If 2013 was the year information security got personal, some believe 2014 will be the year it gets political. Witness moves by California lawmakers to ban state agencies from providing any support to the NSA – whose privacy intrusions made it the bane of privacy advocates' existence last year – or the boycott by eight different security experts who pulled out of the RSA's coming US conference after revelations the company had built a backdoor into its Bsafe product at the NSA's request.
Some felt singling out RSA for its NSA indiscretions was distracting from the bigger picture, with others asking whether the boycott was going to be effective and advocacy groups planning a broader day of protest against the NSA's surveillance.
Many UK and Canadian businesses have moved their operations out of the US based on the NSA scandal. Some were arguing that governments should set up global bounty systems to buy security vulnerabilities from hackers, while others were just hoping the European Union would have someone to pick up the phone as its search for a data-protection czar came up empty handed.
Compromises of personal data continued, with travel insurance provider Staysure relieved of 100,000 customers' data and US retailer Target hit with a data breach that is estimated to have affected 70 million people. US retailer Neiman Marcus was also in mea culpa mode after advising of a data breach that compromised an as-yet unknown number of credit cards.
Snapchat, which was recently hit with a data-farming attack, added an opt-out feature to its app in a conciliatory gesture for users. A survey of 60 mobile banking apps from around the world found significant weaknesses in many of them. Little wonder that IT security has become far more important to businesses over the past two years than executives expected it would. Many are dropping the security ball far more often than their minions, one expert argues.

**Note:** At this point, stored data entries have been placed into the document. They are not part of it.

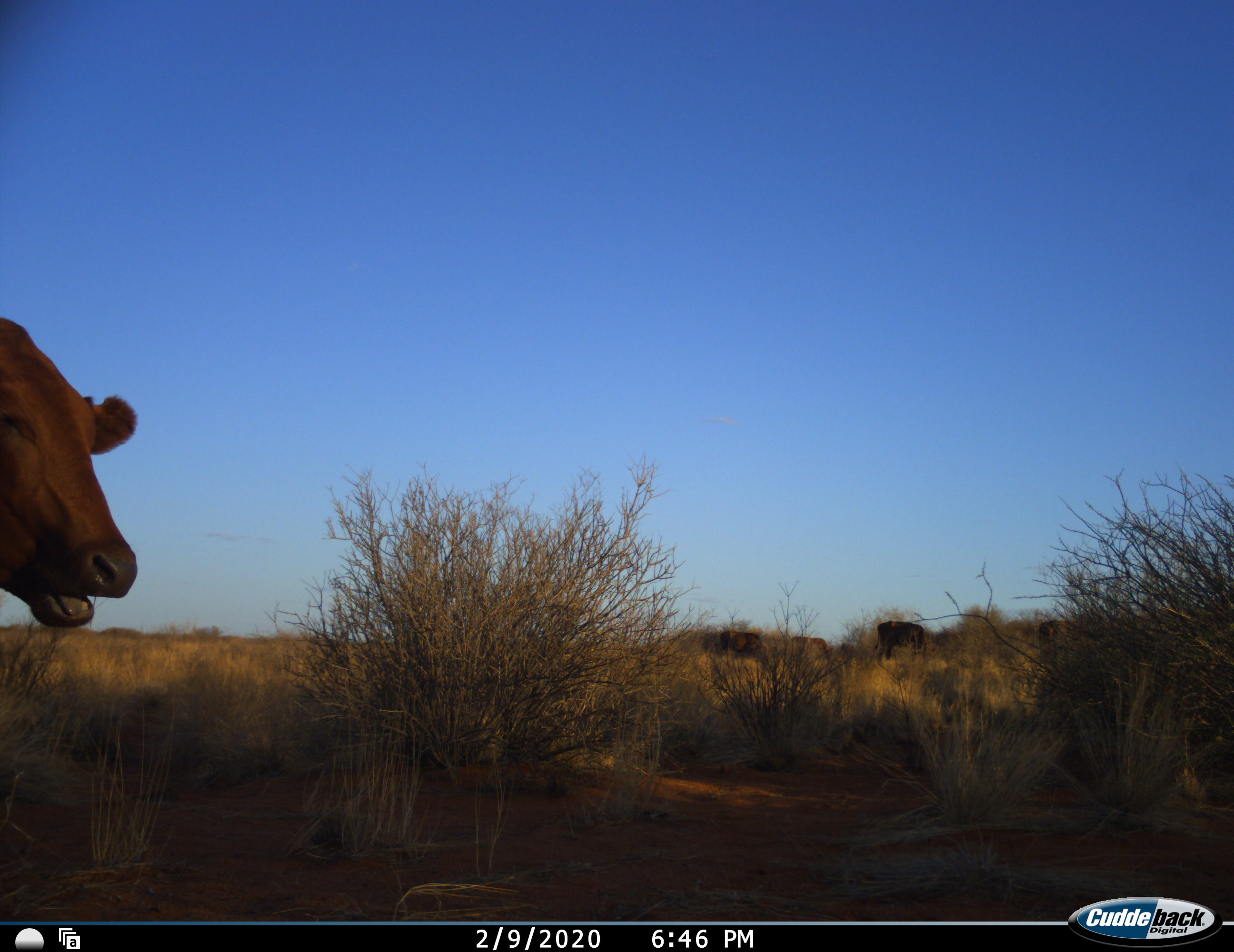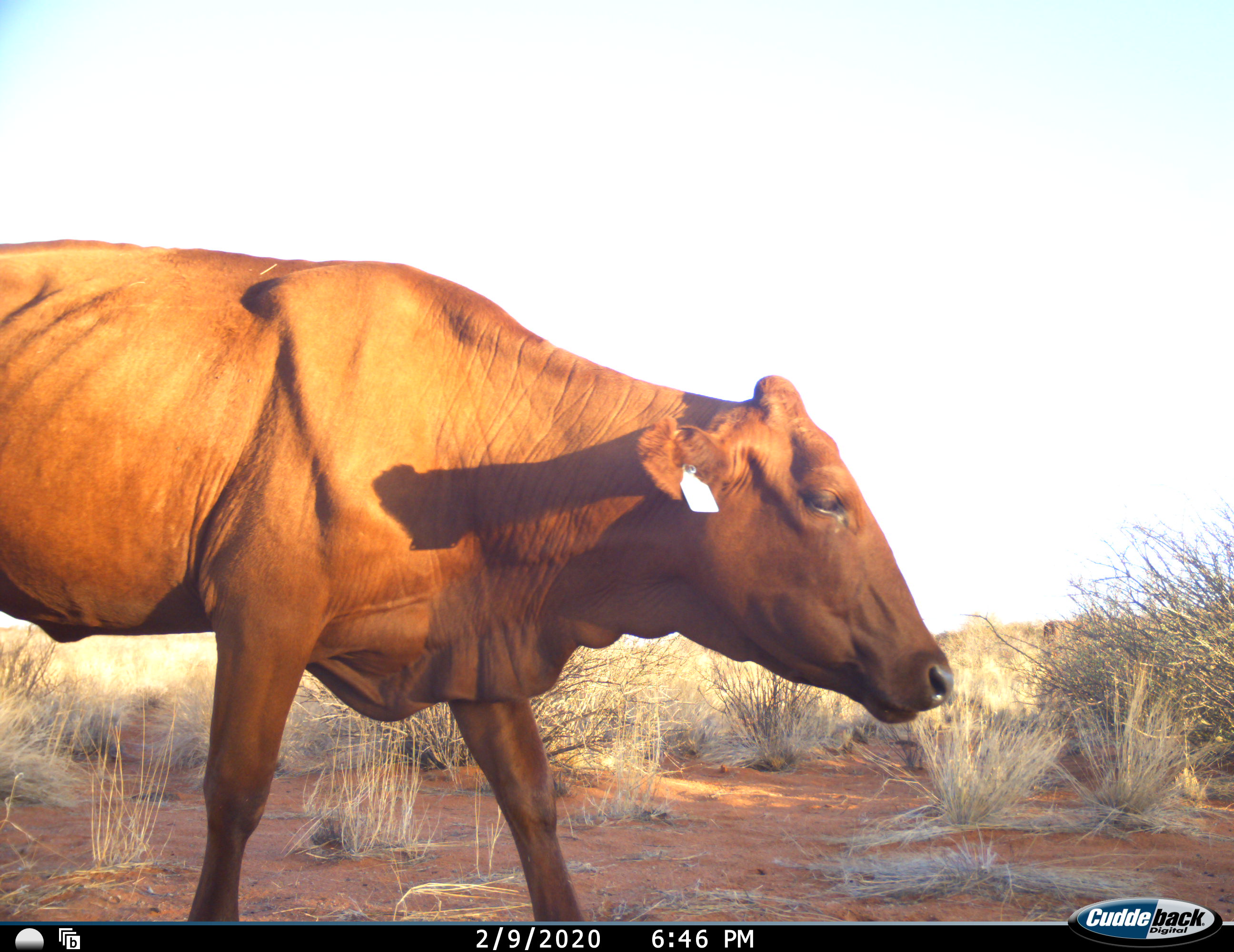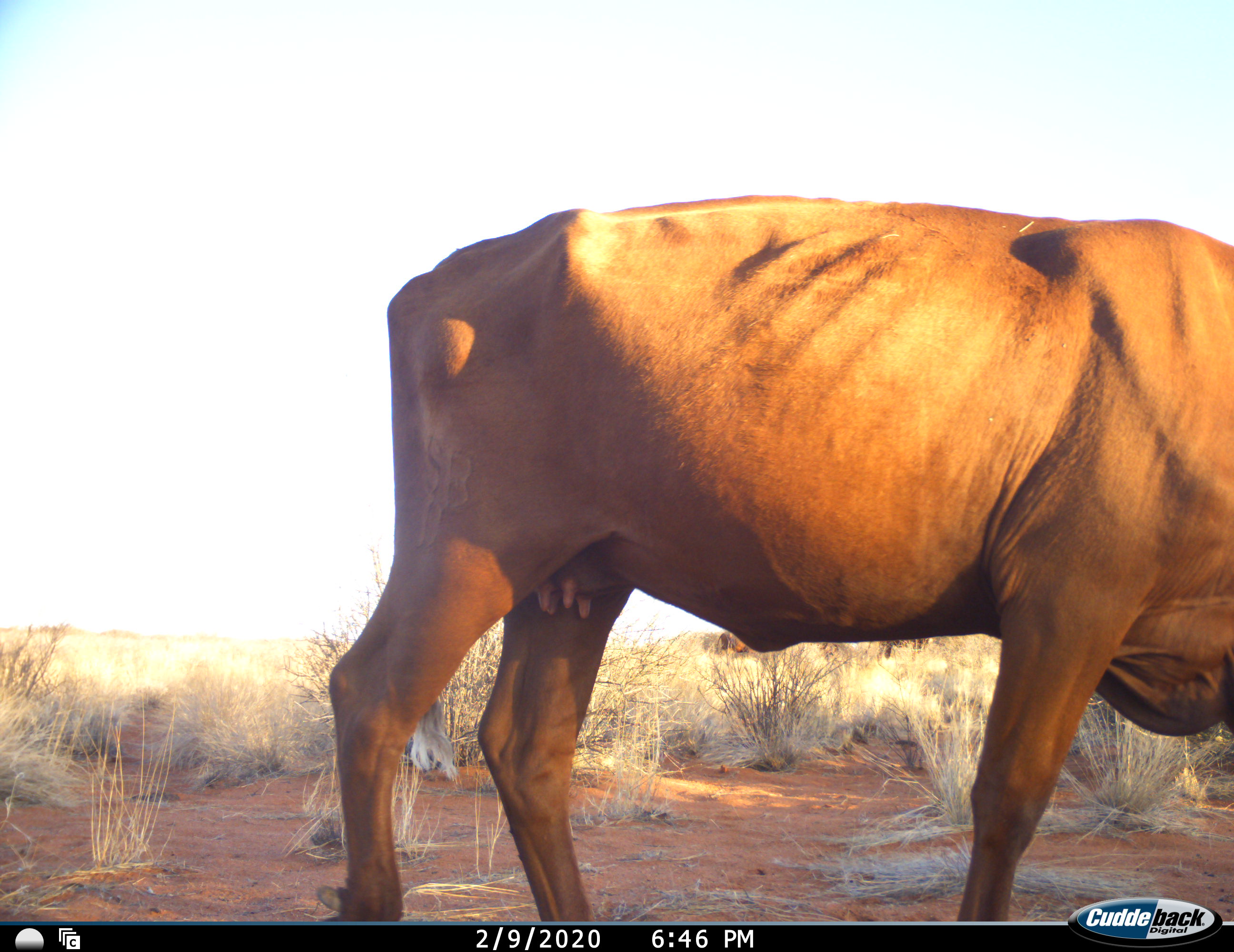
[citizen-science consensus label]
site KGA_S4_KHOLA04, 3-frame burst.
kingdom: Animalia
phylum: Chordata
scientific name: Vertebrata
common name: domestic animal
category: domesticanimal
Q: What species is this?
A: Domesticanimal (domestic animal) (Vertebrata).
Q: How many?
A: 5.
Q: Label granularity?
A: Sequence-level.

Vulnerabilities to security problems will increase as cyber-criminals develop insidious file-encrypting ransomware, researchers are warning; as if to confirm their point, a small New Hampshire town government had eight years' worth of files scrambled by the Cryptolocker Trojan.
Also in US local-government news, a sheriff has been put on probation for two years and fined $US1000 ($A1107) after installing a keylogger on her computer during their divorce. Along similar lines, a Trojan has been hijacking World of Warcraft accounts – even when protected with two-factor authentication that isn't necessarily as strong as it's supposed to be. Indeed, gamers were attacked 11.7m times during 2013, according to research from Kaspersky Labs. Little wonder password-management tools are getting a closer look by many concerned users.
Recognising the growing need for easier security, Yahoo followed the lead of Gmail by encrypting connections to its email service, although not everyone was convinced its implementation was spot-on. With the 2014 Consumer Electronics Show (CES) in full swing, some were opining that it is time to reconsider the security implications of having everything online – with the Internet of Things (IoT) posing its own risks.
Revelations emerged that default setting on some Asus routers left files on connected hard drives open to the Internet at large, while Microsoft will fix a vulnerability that can allow Windows XP machines to be totally compromised by attackers.
Splashing out for some new-year bling was Palo Alto Networks, which acquired startup company Morta Security, a company whose founders trace their roots back to the NSA. Intel rebranded its McAfee subsidiary with the name Intel Security, ending one of the industry's longest-running brand names.